The film was completed using simple devices such as table fans to rustle the leaves. A few unexpected things happened for the good while shooting the climax scene. For instance, a rare and unexpected early morning mist on the banks of Godavari made the whole scene ethereal.

==Reception==
The film received mixed reviews from critics, but is widely regarded as a landmark film in Indian cinema history. It is credited with the formation of a new trend towards independent filmmaking in South India. The Hindu described Kanchana Sita as one of the most poetic films in Malayalam. Scholar V. Rajakrishnan noted that Aravindan had not fully considered the implications of locating Rama's story in an Adivasi community. Rajakrishnan pointed out that the rigid economy of expression and the subdued acting styles, which appear to render all dialogue artificial, reduce the element of human drama that is so prominent in Sreekantan Nair's play. Poet and scholar Ayyappa Panicker views Sita's absence as typical of Aravindan's style, in which there is a conscious, meticulous effort "not to communicate in order to communicate". Panicker described Aravindan's expressive style using his own concept of antarasannivesa, or the poetics of interiorisation. "Sita is not a woman, or an individual, but an eternal concept in the film", Panicker said in an interview. The Hindu critic Sashi Kumar stated, "In the film, Aravindan synthesises into a consummate whole his marginality principle and his anthropomorphic contemplation of nature." Vidyarthy Chatterjee of The Economic Times said, "Visually stunning in many passages and using sound in such a manner as to make for heightened aesthetic pleasure, Kanchana Sita is a milestone that has unfortunately been bypassed by many who would have done better to focus on its innovative elements". Yves Thoraval said, "Kanchana Sita is a visually dazzling film illustrating this long mythological episode potentially rich in dialogue but of which G. Aravindan has chosen to make a non-realist, virtually silent and contemplative film by calling up a tribal population to portray the mythological characters".
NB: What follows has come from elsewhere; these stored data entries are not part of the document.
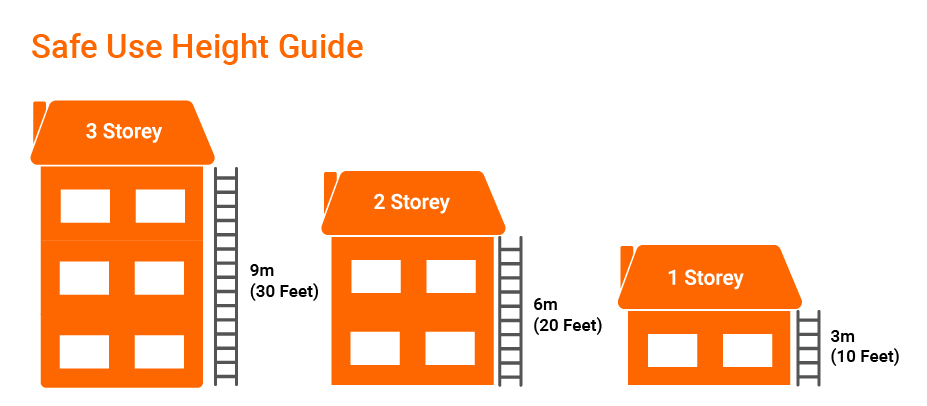 Safe Use Height Guide

3 Storey

9m
(30 Feet)

2 Storey

6m
(20 Feet)

1 Storey

3m
(10 Feet)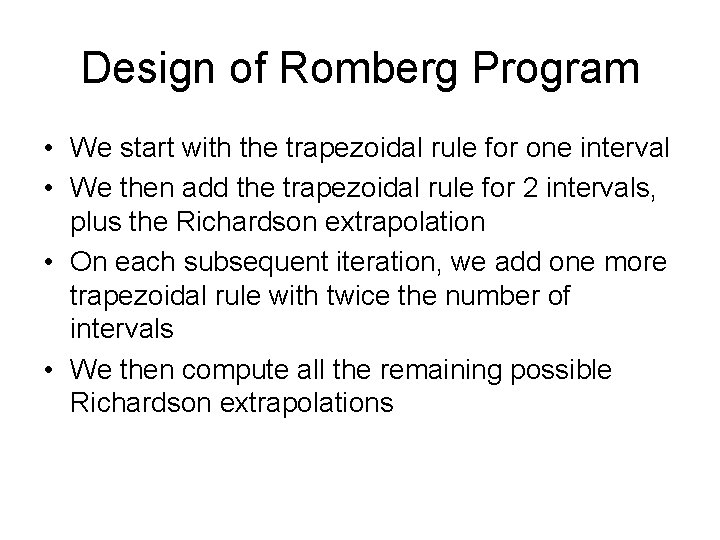 Design of Romberg Program

• We start with the trapezoidal rule for one interval
• We then add the trapezoidal rule for 2 intervals, plus the Richardson extrapolation
• On each subsequent iteration, we add one more trapezoidal rule with twice the number of intervals
• We then compute all the remaining possible Richardson extrapolations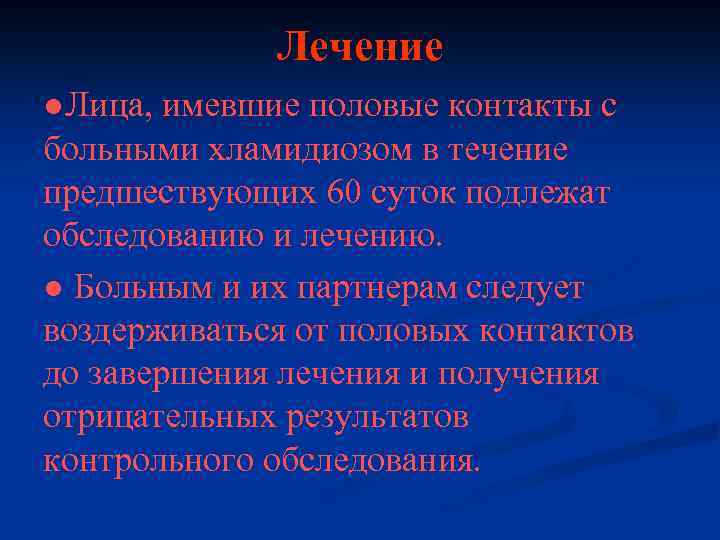 Лечение

●Лица, имевшие половые контакты с больными хламидиозом в течение предшествующих 60 суток подлежат обследованию и лечению.

● Больным и их партнерам следует воздерживаться от половых контактов до завершения лечения и получения отрицательных результатов контрольного обследования.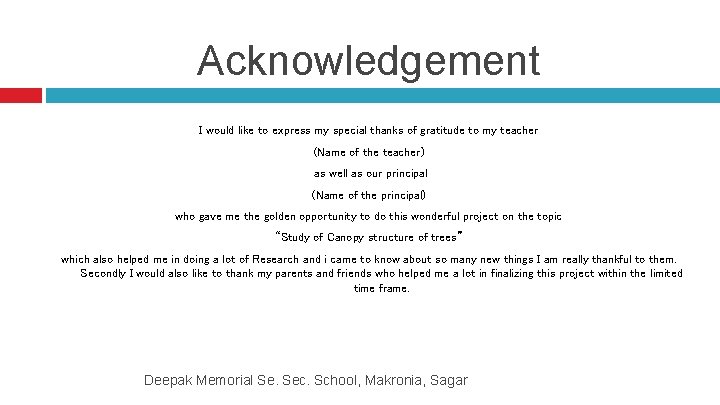 Acknowledgement

I would like to express my special thanks of gratitude to my teacher

(Name of the teacher)

as well as our principal

(Name of the principal)

who gave me the golden opportunity to do this wonderful project on the topic

"Study of Canopy structure of trees"

which also helped me in doing a lot of Research and i came to know about so many new things I am really thankful to them. Secondly I would also like to thank my parents and friends who helped me a lot in finalizing this project within the limited time frame.

Deepak Memorial Se. Sec. School, Makronia, Sagar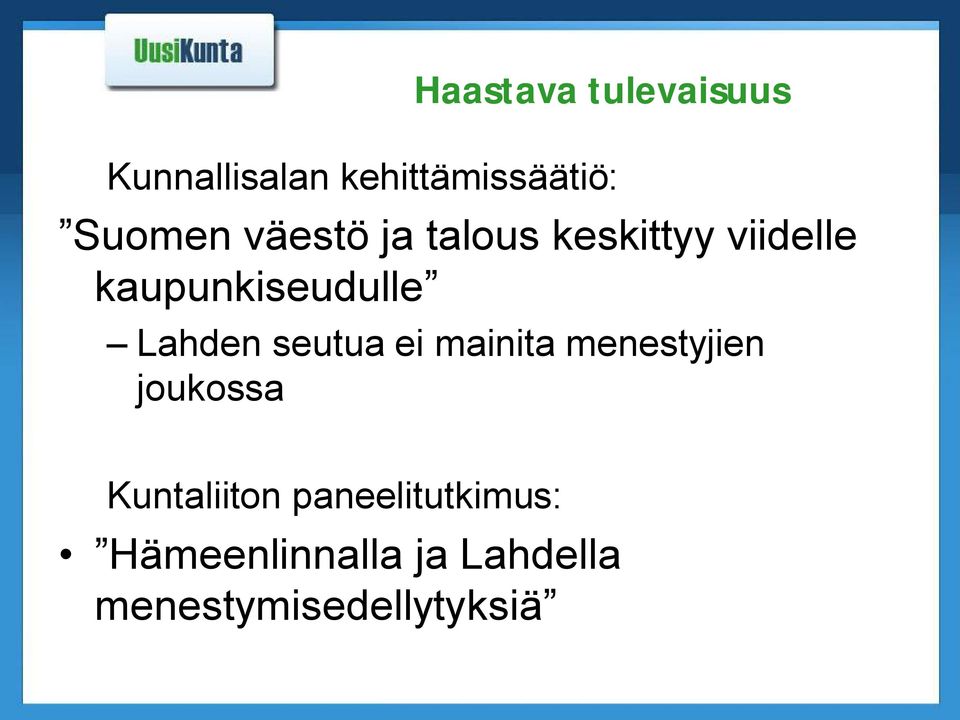 UusiKunta

Haastava tulevaisuus

Kunnallisalan kehittämissäätiö:

”Suomen väestö ja talous keskittyy viidelle kaupunkiseudulle”

– Lahden seutua ei mainita menestyjien joukossa

Kuntaliiton paneelitutkimus:

• ”Hämeenlinnalla ja Lahdella menestymisedellytyksiä”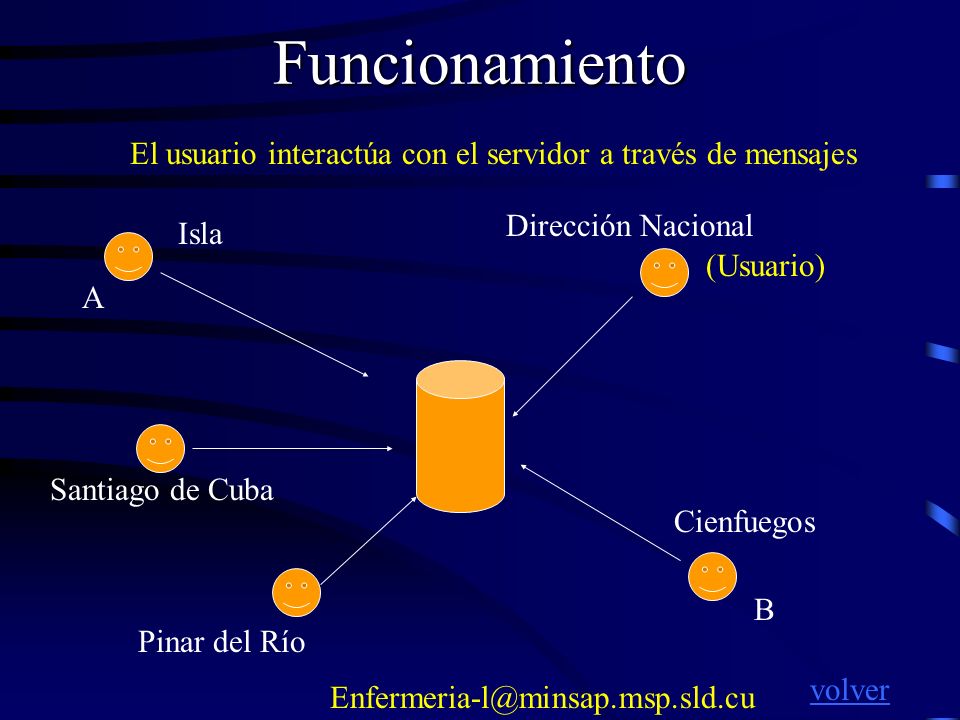 Funcionamiento

El usuario interactúa con el servidor a través de mensajes

Isla

A

Dirección Nacional

(Usuario)

Santiago de Cuba

Cienfuegos

B

Pinar del Río

Enfermeria-l@minsap.msp.sld.cu

volver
The National Film Award for Best Direction was given to Aravindan for "the film's courageous and uncompromising exploration of an ancient epic theme through a pronouncedly new cinematic language, for making the camera speak more eloquently than the introspective characters of the Ramayana, for projecting against the vast backdrop of nature, for matching profound philosophical ideas with astonishing evocations of the beauties of the physical world".